How to get unique results based on references

Description

Hi all! I have a question how to create search query in a correct way. I have two classes in schema:

  1. Meta data for the document
    Document {
    docname: …,
    author: …,

    }
  2. chunks for the documents with reference:
    Chunk {
    textBody: …,
    refToDocument: reference to the Document object
    }
    So, I’m searching through the chunks well and getting good results, but… the problem happens when I want to get results for 30 documents - because I’m searching in the chunks - ‘limit’ field is useless here. Only one way I see - do the search with max limit, then “page” results manualy and divide it by 30 documents blocks. It’s some ugly and potentialy resource unoptimized solution. Is there another solution exists by Weaviate stuff?

Server Setup Information

  • Weaviate Server Version: 1.24.1
  • Deployment Method: docker
  • Multi Node? Number of Running Nodes: 1
  • Client Language and Version: Python, 4.5.1

Hi @Spun ! Welcome to our community! :hugs:

Let me know if I understood it correctly.

Do yo want to search on the chunks of specific 30 documents you have?

If that’s the case, you can search the chunks and filter using it’s cross references.

You will get all the chunks, specifically from those 30 documents, that are the closest to your query.

Let me know if this helps :slight_smile:

No, I have another scenario. For example I have 100K documents, each has 10 chunks(so, total 1M chunks). Search “animals” - got 100K results - 100K chunk texts(could be lesser if chunk contains two or more different sentences about animals) which contains something interesting about animals - but there would be few chunks reffer to doc1, one chunk refers to doc2, 10 chunks refer to doc3 and so on(I don’t know exact number of documents - could be 10K or 40K or 60K). And I need only doc1, …, doc30 (not all the 10K or more documents) from the results(so I need chunks that refers to the first 30 unique document objects only, and of course I can’t predict which documents should be there). Then I will need doc31,…,doc60. But in my case ‘limit’ and ‘offset’ options work with chunks only not with documents. That’s why I’m looking for solution similar to one I could do in SQL DBs.

• **COMPLETE THE FOLLOWING**
A – Translate this sentence from the thread on unique document results into Spanish: "You will get all the chunks, specifically from those 30 documents, that are the closest to your query."
B – Condense the paragraph beginning "No, I have another scenario." in the thread on unique document results into a short bulleted list that keeps its main facts.
C – Extend the thread on unique document results with the next part, starting after its last sentence.
The entries placed after the forum thread are separate material and are not part of it.

• **EXCERPTED RECORDS**
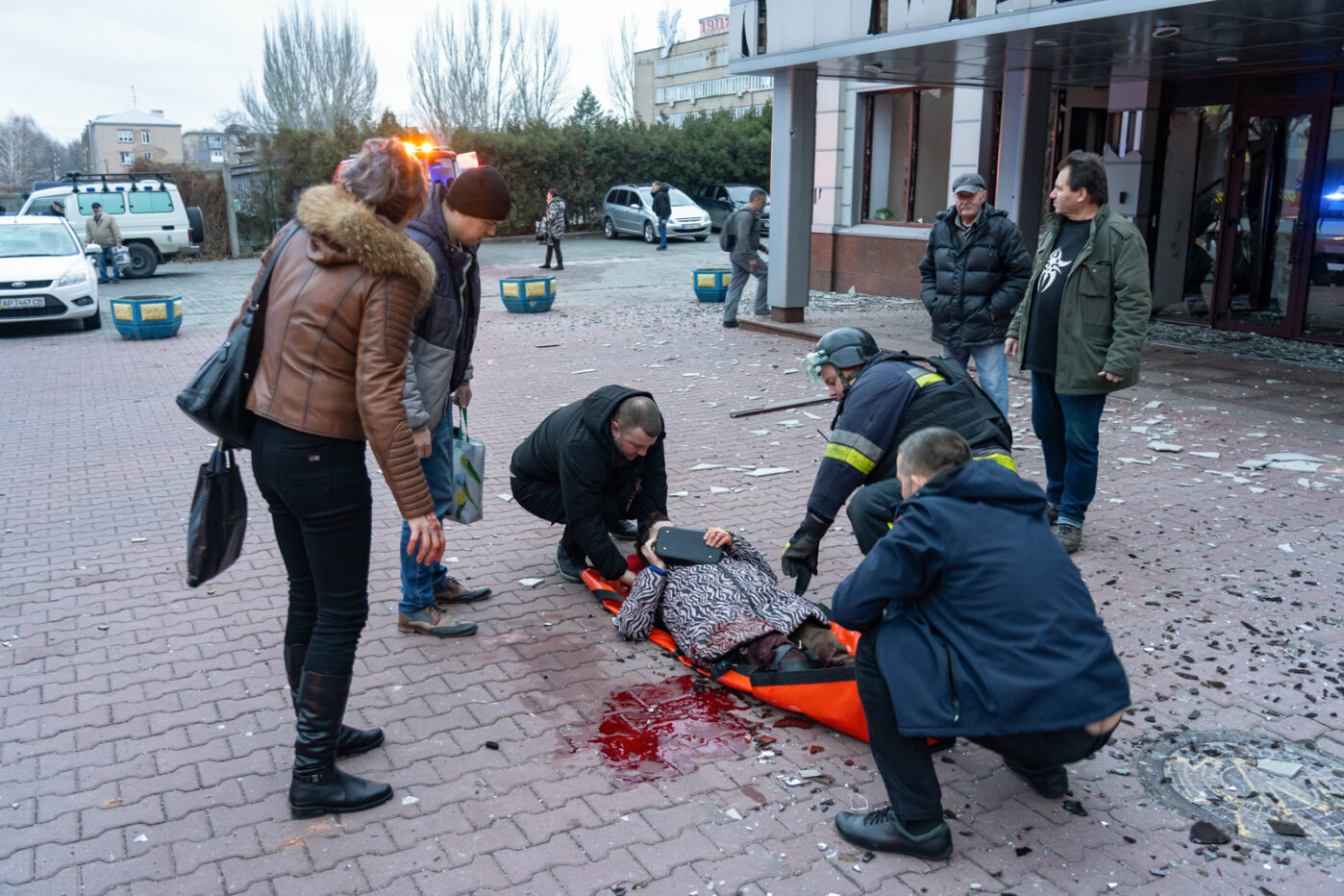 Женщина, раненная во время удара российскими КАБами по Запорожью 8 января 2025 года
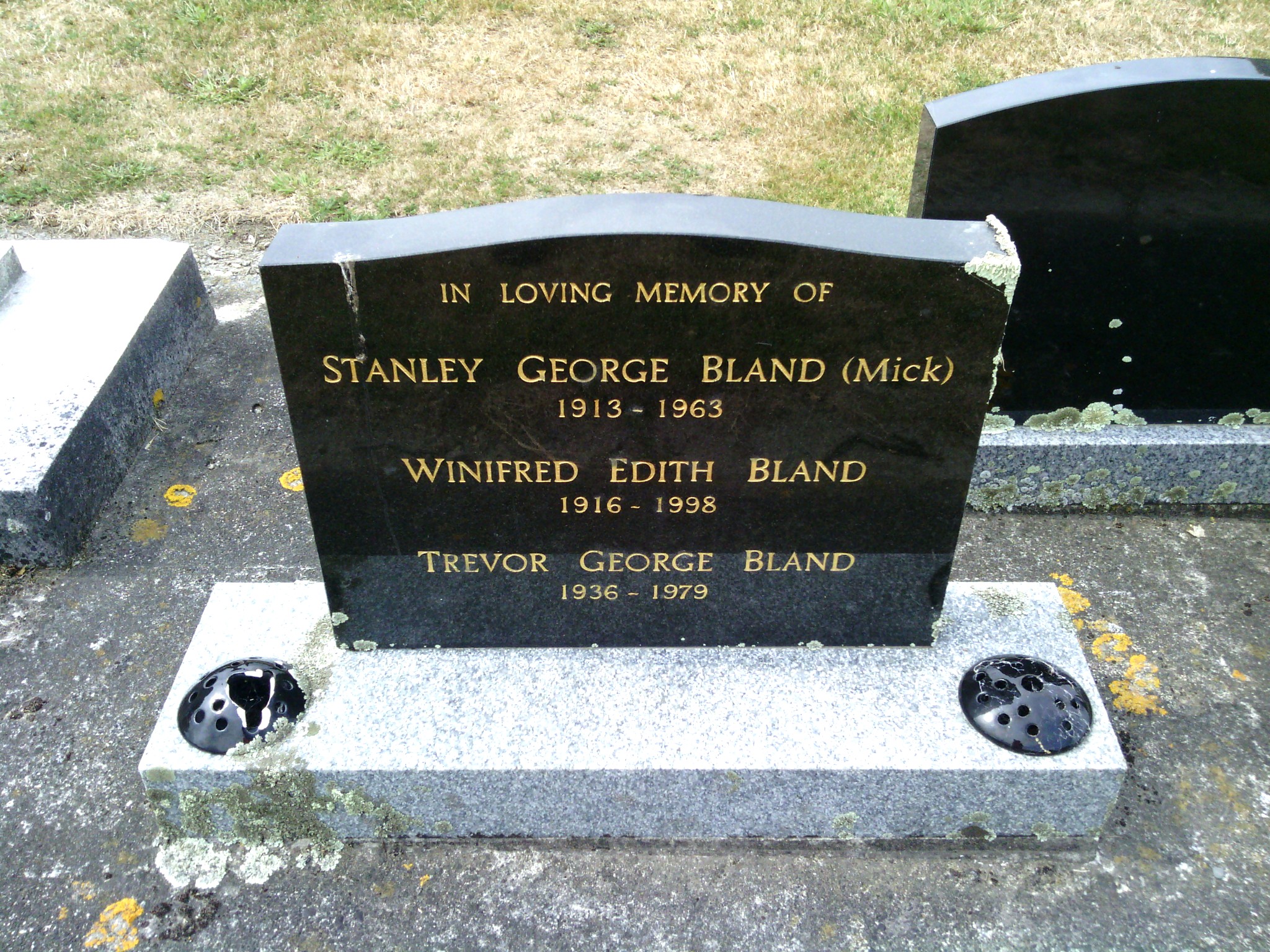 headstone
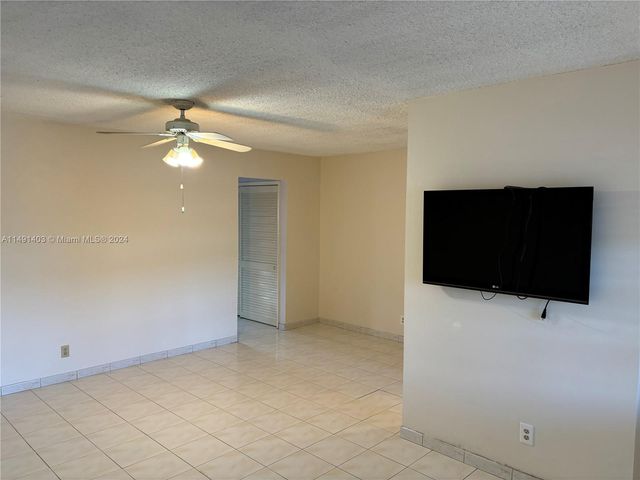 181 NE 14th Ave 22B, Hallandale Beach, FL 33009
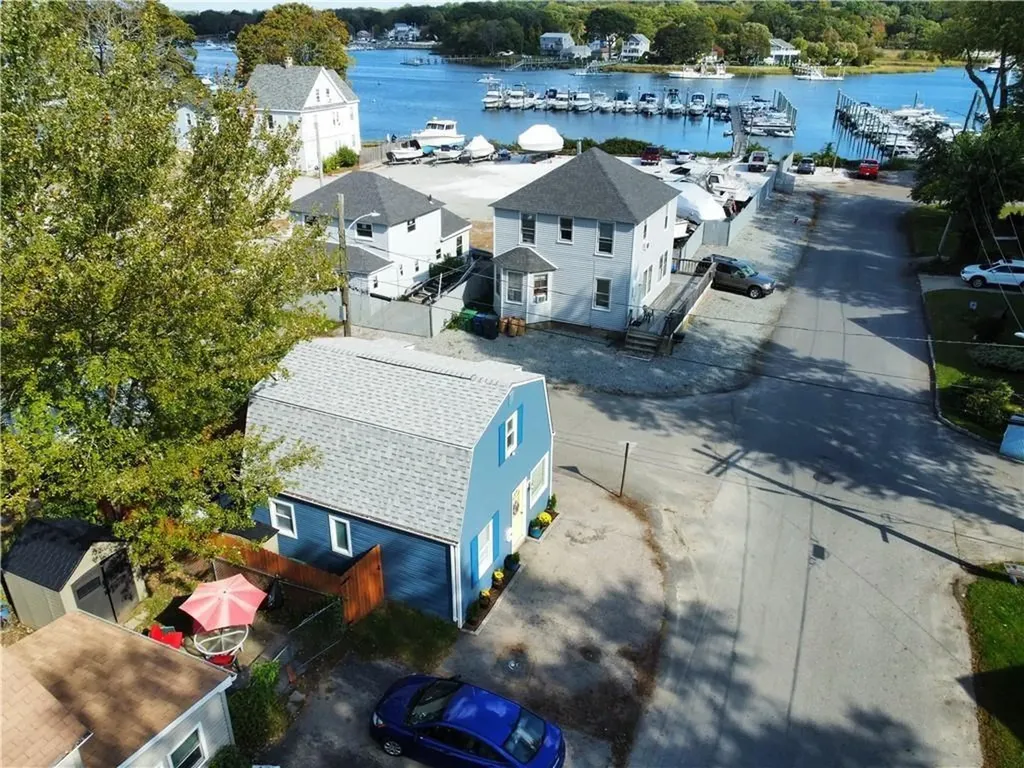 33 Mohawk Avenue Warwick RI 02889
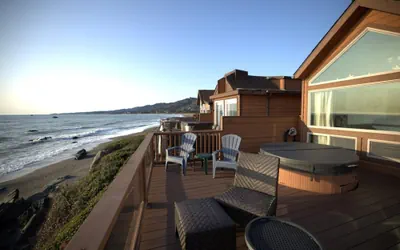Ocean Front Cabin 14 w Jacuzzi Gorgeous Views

• **RESULTS FOR EACH TASK**
A – Obtendrás todos los fragmentos, específicamente de esos 30 documentos, que estén más cerca de tu consulta.

B –
- The collection has 100K documents with 10 chunks each, for 1M chunks in total.
- A search for "animals" returns 100K chunk results.
- These results are spread unevenly over an unknown number of documents, which could be 10K, 40K or 60K.
- Only chunks that refer to the first 30 unique documents are wanted, then documents 31 to 60, and so on.
- The "limit" and "offset" options work on chunks, not documents, so the poster wants a solution like one available in SQL databases.

C –
As I wrote previously I see only one solution - get ALL(there could be hundreds of thousands) results from the search and parse them by Python(or any other client) stuff to create “cache” for the “animals” and work with that cache until search request will change. As for me it’s a bad solution(

Hm, thinking little more and seeing another solution:

//pseudo code
limit=30
offset = 0
doc_num=0
docs = []
while (doc_num < 30):
  results = search_animals_in_chunks(limit, offset) #weaviate search inside
  doc_num += add_unique_documents_from_chunks(results, docs) #parse referrences here
  offset++

What do you think about this solution?

So, I’ve also could upgrade previous code with after parameter instead of offset. Looks like it more suitable for my needs. But seems like it doesn’t work with query searches, needs to check.

Sad, but after and sort doesn’t work with query searches(bm25, context, hybrid) :frowning:

Hi @DudaNogueira ! Seems like I’ve created the topic in the wrong forum section. Could you please move it to General?
Thanks )